As stated, all of the above neglects compiler optimization. The rules of C arose out of various needs, such as accommodating the problems above and making C portable to a variety of systems. However, once those rules are written, compilers can take advantage of them to allow optimization. The C standard permits a compiler to make any transformation of a program as long as the changed program has the same behavior as the original program under the rules of the C standard. This permission allows compilers to speed up programs tremendously in some circumstances. But a consequence is that, if your program has behavior not defined by the C standard (and not defined by any other rules the compiler follows), it is allowed to transform your program into anything. Over the years, compilers have grown increasingly aggressive about their optimizations, and they continue to grow. This means, aside from the simple behaviors described above, when you pass incorrect arguments to printf
, the compiler is allowed to produce completely different results.
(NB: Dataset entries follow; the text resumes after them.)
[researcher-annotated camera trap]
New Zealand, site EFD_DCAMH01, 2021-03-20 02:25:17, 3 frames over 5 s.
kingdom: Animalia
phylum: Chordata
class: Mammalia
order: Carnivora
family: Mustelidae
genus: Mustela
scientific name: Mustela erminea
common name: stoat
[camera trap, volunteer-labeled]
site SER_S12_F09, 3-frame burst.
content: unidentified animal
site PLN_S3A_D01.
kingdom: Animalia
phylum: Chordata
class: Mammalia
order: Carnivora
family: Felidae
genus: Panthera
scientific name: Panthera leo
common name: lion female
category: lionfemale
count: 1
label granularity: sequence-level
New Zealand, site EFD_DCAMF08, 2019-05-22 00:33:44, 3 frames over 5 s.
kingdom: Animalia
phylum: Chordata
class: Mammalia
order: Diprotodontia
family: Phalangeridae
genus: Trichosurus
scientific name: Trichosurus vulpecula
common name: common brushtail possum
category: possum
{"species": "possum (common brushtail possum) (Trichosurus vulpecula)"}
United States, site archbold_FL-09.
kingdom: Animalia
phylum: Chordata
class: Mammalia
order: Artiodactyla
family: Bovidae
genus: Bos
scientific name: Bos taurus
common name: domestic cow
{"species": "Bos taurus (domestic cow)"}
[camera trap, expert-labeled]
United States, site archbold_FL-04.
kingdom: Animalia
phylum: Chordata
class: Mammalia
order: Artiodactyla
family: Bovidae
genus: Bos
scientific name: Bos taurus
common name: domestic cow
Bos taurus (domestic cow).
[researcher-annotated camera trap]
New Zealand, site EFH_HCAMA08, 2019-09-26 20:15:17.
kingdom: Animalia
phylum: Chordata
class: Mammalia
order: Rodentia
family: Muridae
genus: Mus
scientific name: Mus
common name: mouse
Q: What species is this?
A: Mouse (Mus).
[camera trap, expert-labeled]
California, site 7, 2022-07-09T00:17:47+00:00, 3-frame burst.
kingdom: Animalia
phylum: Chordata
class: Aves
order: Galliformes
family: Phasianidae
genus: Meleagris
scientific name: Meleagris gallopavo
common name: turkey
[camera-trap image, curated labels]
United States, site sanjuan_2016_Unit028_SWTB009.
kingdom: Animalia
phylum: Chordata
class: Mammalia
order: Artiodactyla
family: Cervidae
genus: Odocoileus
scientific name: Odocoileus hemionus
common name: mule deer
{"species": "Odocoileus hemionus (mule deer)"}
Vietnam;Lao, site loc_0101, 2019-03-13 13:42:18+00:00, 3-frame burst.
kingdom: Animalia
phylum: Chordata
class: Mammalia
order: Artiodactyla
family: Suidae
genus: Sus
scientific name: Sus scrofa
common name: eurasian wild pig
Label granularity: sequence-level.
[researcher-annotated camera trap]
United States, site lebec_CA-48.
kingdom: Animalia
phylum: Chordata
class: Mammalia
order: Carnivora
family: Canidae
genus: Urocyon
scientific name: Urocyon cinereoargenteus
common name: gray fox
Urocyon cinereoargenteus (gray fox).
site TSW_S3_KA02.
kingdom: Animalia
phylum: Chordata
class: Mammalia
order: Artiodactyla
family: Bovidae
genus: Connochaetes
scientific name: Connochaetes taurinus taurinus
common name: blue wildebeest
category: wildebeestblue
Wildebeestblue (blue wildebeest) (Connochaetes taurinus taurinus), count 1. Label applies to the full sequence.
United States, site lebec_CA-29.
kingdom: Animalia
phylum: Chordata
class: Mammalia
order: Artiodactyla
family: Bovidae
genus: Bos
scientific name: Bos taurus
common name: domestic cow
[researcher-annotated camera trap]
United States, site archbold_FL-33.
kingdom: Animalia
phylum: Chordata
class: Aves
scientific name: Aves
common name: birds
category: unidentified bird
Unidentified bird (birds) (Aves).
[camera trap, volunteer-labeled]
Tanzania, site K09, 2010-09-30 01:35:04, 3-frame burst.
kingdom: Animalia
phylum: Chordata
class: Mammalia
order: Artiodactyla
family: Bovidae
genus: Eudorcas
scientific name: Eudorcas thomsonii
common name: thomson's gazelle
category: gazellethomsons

Therefore, although you may commonly see the behaviors I describe above, you may not rely on them.
Footnote
1 Note that this is not a conversion. A conversion is an operation whose input is one type and whose output is another type but has the same value (or as nearly the same as is possible, in some sense, as when we convert a double
3.5 to an int
3). In some cases, a conversion does not require any change to the bits—an unsigned
3 and an int
3 use the same bits to represent 3, so the conversion does not change the bits, and the result is the same as a reinterpretation. But they are conceptually different.